When Indispensability Is a Career Killer
Sometimes, being indispensable is bad for your career.
Why? If your boss can’t imagine life without you, then you’re in a dangerous place. “Such an employee may not be groomed for career advancement, but rather incented to stay put,” warns Dawn Klingensmith in the Philadelphia Inquirer. “Perhaps an employee is like his or her right arm and it’s hard to imagine a replacement. But sometimes, when an employee moves on, the departure reveals the boss’s ineptitude.”
The way to avoid what one of Klingensmith’s sources calls “second-lieutenant syndrome” is either to find ways to make sure your boss grooms you for a better job—or take a different position. “Ultimately, a job change may be the only way to get out from under the boss’s thumb,” Klingensmith concludes. “In the next job, the employee should work on becoming indispensable not to his or her immediate supervisor but to the organization as a whole.”
Peter Drucker would have agreed, and he stressed that being a right-hand man or woman is no good over the long term. “Work as a lieutenant or assistant does not adequately prepare a man for the pressures of making his own decisions,” he wrote in The Practice of Management. “On the contrary, nothing is more common than the trusted and effective lieutenant who collapses when he is put on his own.” For that reason, a promising young employee “must be tested in his capacity to manage a whole business effectively”—and “long before he gets to the top.”

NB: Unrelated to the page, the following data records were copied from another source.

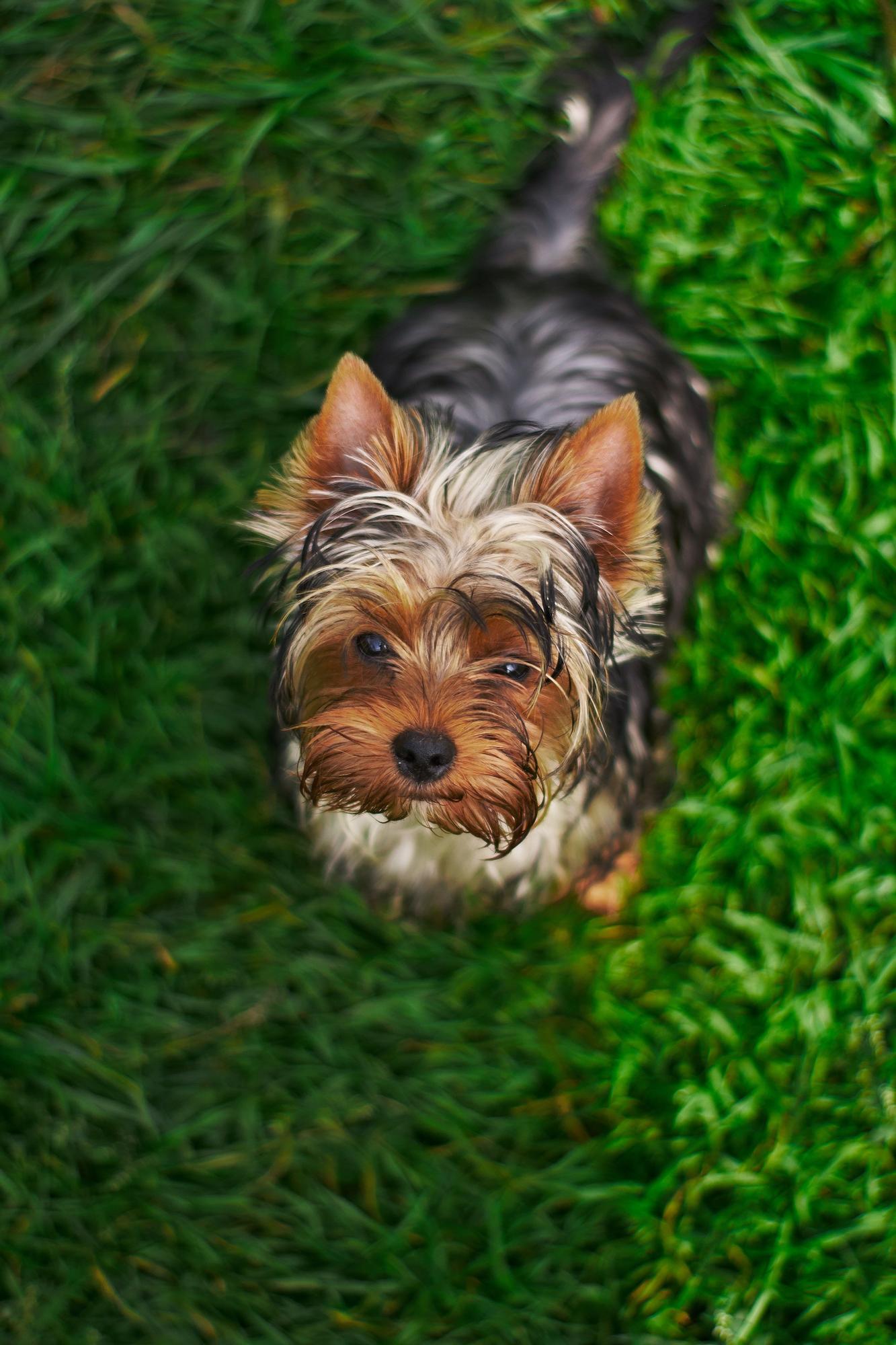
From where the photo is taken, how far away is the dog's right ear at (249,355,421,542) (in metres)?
2.09

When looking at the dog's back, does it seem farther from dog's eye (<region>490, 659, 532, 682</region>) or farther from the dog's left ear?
dog's eye (<region>490, 659, 532, 682</region>)

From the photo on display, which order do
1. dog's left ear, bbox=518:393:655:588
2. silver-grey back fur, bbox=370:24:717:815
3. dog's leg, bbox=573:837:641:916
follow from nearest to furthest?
1. dog's left ear, bbox=518:393:655:588
2. silver-grey back fur, bbox=370:24:717:815
3. dog's leg, bbox=573:837:641:916

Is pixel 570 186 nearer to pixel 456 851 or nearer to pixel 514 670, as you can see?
pixel 514 670

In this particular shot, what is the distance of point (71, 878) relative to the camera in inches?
135

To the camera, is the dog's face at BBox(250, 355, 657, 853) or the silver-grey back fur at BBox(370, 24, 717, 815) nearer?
the dog's face at BBox(250, 355, 657, 853)

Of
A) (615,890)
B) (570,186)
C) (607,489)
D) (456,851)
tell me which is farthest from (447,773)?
(570,186)

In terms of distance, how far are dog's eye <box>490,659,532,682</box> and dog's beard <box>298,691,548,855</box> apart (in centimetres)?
8

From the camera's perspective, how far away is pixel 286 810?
3.36 m

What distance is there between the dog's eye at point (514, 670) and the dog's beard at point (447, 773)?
84 millimetres

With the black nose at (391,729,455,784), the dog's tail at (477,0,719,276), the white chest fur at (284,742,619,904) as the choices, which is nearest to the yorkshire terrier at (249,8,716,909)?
the black nose at (391,729,455,784)

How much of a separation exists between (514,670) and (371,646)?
0.29 meters

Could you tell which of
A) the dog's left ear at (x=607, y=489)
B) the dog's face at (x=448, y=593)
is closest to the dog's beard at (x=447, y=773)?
the dog's face at (x=448, y=593)

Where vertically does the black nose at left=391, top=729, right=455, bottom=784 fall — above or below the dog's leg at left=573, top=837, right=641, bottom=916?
above

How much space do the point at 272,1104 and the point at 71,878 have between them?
905 mm
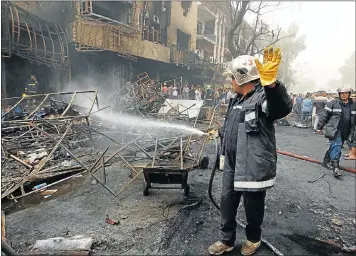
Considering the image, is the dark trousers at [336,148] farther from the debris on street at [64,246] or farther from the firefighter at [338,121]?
the debris on street at [64,246]

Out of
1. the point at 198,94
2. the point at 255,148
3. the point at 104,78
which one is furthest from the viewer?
the point at 198,94

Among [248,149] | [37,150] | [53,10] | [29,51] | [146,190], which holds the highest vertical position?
[53,10]

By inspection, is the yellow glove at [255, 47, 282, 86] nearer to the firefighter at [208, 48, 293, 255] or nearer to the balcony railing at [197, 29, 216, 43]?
the firefighter at [208, 48, 293, 255]

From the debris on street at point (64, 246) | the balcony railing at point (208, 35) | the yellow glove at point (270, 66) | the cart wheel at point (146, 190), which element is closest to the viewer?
the yellow glove at point (270, 66)

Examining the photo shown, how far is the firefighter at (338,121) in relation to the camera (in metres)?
5.61

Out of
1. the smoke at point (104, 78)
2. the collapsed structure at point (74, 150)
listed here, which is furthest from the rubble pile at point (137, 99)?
the smoke at point (104, 78)

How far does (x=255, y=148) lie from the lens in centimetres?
229

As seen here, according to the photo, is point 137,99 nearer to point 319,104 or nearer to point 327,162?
point 327,162

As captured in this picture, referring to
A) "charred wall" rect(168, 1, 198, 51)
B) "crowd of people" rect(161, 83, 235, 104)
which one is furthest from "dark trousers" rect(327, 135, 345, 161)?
"charred wall" rect(168, 1, 198, 51)

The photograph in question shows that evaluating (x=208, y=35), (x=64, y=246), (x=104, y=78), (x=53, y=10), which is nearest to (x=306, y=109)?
(x=104, y=78)

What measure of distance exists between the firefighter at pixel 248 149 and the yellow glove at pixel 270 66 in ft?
0.69

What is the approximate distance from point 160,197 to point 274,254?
6.15 feet

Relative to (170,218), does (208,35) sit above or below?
above

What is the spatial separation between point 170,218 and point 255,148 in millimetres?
1672
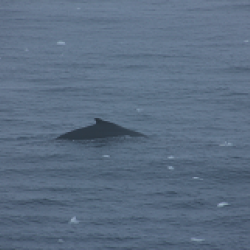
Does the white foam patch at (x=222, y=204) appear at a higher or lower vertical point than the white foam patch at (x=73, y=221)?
higher

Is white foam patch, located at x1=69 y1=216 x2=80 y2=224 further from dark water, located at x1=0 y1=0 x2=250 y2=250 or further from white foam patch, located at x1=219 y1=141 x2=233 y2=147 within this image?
white foam patch, located at x1=219 y1=141 x2=233 y2=147

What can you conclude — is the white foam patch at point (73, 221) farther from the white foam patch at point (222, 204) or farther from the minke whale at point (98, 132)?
the minke whale at point (98, 132)

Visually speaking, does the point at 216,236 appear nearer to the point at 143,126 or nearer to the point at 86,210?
the point at 86,210

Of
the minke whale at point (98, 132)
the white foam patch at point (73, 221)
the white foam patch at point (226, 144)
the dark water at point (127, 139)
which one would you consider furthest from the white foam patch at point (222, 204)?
the minke whale at point (98, 132)

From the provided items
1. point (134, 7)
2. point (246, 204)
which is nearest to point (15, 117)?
point (246, 204)

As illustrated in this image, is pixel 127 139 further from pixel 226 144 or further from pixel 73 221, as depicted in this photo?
pixel 73 221

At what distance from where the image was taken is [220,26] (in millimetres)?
107500

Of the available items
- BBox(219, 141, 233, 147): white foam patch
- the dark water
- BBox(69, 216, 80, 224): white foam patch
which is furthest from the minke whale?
BBox(69, 216, 80, 224): white foam patch

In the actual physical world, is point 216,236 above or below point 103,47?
below

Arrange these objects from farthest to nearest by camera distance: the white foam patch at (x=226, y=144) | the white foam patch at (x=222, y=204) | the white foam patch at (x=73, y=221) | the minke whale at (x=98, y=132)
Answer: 1. the white foam patch at (x=226, y=144)
2. the minke whale at (x=98, y=132)
3. the white foam patch at (x=222, y=204)
4. the white foam patch at (x=73, y=221)

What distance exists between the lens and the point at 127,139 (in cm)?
5084

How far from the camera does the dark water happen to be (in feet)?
123

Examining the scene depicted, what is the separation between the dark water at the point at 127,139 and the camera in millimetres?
37562

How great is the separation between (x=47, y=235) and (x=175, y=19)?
82.1 metres
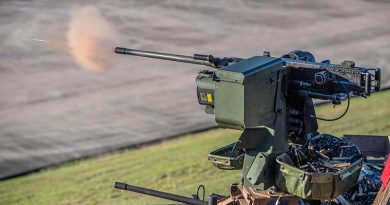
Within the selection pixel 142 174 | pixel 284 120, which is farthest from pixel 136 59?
pixel 284 120

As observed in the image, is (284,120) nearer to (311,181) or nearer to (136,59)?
(311,181)

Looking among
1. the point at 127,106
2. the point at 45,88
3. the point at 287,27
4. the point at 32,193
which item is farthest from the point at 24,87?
the point at 287,27

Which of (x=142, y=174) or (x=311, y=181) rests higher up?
(x=311, y=181)

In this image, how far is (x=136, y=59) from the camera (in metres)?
25.7

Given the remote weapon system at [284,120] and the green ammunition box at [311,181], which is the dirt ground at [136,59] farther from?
the green ammunition box at [311,181]

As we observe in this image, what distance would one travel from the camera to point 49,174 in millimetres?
20156

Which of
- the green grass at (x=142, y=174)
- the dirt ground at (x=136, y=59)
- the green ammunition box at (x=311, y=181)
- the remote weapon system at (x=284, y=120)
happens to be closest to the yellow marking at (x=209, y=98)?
the remote weapon system at (x=284, y=120)

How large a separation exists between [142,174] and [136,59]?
6.61m

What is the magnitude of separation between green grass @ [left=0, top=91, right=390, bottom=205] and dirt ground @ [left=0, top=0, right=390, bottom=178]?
18.6 inches

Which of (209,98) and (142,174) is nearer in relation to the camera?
(209,98)

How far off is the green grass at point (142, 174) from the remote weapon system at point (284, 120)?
5.89 m

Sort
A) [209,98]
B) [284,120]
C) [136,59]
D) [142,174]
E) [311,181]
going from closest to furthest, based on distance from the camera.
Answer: [311,181], [209,98], [284,120], [142,174], [136,59]

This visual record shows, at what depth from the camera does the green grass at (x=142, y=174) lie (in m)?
18.7

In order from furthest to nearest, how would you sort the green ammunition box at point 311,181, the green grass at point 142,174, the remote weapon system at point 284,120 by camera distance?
1. the green grass at point 142,174
2. the green ammunition box at point 311,181
3. the remote weapon system at point 284,120
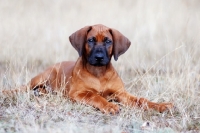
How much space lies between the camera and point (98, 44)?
6348 millimetres

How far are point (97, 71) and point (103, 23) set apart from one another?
4738 millimetres

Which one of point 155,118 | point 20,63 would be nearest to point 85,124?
point 155,118

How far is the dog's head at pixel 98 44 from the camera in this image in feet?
20.6

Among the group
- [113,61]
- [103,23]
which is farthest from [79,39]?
[103,23]

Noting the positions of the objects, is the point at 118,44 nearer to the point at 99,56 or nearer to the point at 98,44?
the point at 98,44

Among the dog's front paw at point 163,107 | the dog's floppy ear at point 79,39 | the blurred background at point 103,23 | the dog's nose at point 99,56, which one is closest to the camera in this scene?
the dog's front paw at point 163,107

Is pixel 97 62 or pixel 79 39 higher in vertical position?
pixel 79 39

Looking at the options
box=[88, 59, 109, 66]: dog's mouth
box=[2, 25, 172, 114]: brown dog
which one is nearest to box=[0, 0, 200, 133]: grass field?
box=[2, 25, 172, 114]: brown dog

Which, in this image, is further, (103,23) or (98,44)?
(103,23)

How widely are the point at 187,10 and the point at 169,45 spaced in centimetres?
270

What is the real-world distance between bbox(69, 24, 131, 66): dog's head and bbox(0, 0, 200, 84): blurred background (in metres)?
1.77

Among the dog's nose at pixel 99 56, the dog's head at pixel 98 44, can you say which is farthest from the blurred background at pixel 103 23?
the dog's nose at pixel 99 56

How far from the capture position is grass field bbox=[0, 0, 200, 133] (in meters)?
5.53

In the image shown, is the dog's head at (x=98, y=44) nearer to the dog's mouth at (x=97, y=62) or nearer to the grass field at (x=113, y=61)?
the dog's mouth at (x=97, y=62)
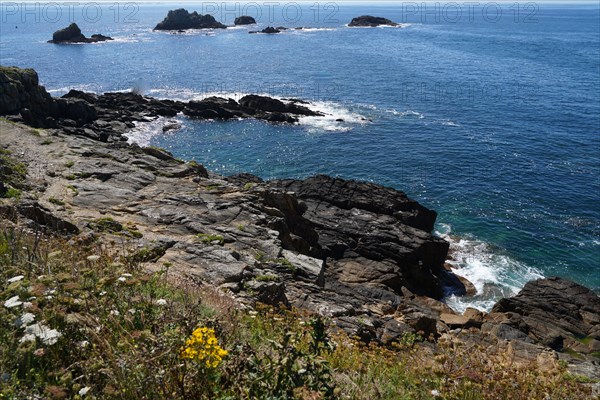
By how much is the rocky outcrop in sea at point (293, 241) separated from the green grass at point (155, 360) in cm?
266

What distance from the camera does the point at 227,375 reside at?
503 cm

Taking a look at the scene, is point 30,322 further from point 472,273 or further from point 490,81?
point 490,81

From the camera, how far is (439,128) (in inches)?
2202

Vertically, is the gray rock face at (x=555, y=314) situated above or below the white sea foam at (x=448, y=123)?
below

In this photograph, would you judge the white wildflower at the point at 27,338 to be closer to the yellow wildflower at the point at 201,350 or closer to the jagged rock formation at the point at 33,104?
the yellow wildflower at the point at 201,350

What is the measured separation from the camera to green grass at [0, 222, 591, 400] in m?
4.62

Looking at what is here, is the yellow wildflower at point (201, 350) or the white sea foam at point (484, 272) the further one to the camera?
the white sea foam at point (484, 272)

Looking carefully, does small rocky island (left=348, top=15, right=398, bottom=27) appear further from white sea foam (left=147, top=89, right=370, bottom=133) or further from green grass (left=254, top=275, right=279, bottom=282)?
green grass (left=254, top=275, right=279, bottom=282)

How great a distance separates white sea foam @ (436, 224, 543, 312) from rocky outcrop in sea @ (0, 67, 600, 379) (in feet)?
4.42

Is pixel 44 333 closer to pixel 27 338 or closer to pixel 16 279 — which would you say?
pixel 27 338

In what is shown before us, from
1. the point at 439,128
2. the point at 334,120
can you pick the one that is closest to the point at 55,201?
the point at 334,120

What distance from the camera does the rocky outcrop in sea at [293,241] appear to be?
15.3 meters

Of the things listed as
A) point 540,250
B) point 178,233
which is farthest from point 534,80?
point 178,233

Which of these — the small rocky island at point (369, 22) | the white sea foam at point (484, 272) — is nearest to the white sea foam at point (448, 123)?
the white sea foam at point (484, 272)
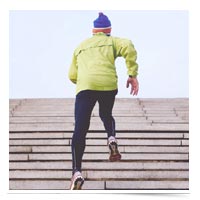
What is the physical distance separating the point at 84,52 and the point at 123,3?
2.74 feet

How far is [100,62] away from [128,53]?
0.29 m

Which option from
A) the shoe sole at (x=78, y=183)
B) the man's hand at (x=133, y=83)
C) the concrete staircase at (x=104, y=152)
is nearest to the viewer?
the shoe sole at (x=78, y=183)

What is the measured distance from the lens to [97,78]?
7.15 metres

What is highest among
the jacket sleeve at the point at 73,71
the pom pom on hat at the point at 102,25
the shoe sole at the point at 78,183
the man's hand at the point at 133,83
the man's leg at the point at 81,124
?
the pom pom on hat at the point at 102,25

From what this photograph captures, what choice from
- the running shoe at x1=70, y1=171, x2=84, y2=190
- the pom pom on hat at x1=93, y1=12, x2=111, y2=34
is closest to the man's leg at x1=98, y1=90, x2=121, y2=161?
the running shoe at x1=70, y1=171, x2=84, y2=190

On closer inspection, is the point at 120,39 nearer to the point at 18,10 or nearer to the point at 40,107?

But Drucker would have gone even further than Klingensmith, for he felt it was not only a subordinate’s responsibility to leave a clingy boss but also an executive’s responsibility to break up such relationships promptly. Drucker explained in People and Performance that effective executives must be on the lookout for any supervisor who says that “Jack Jones” is indispensable.
“They have learned that there are only three explanations for an ‘indispensable’ person like Jack Jones,” Drucker wrote. “He is actually incompetent and can survive only if he his carefully shielded from demands; his strength is misused to bolster a weak superior; or his strength is misused to delay tackling a serious problem, if not to conceal its existence.”
Drucker added: “In every one of these situations, the ‘indispensable person’ should be moved—and soon. Otherwise one only destroys whatever strengths he may have.”
Have you ever seen an employee become “indispensable” in the wrong sort of way? What happened?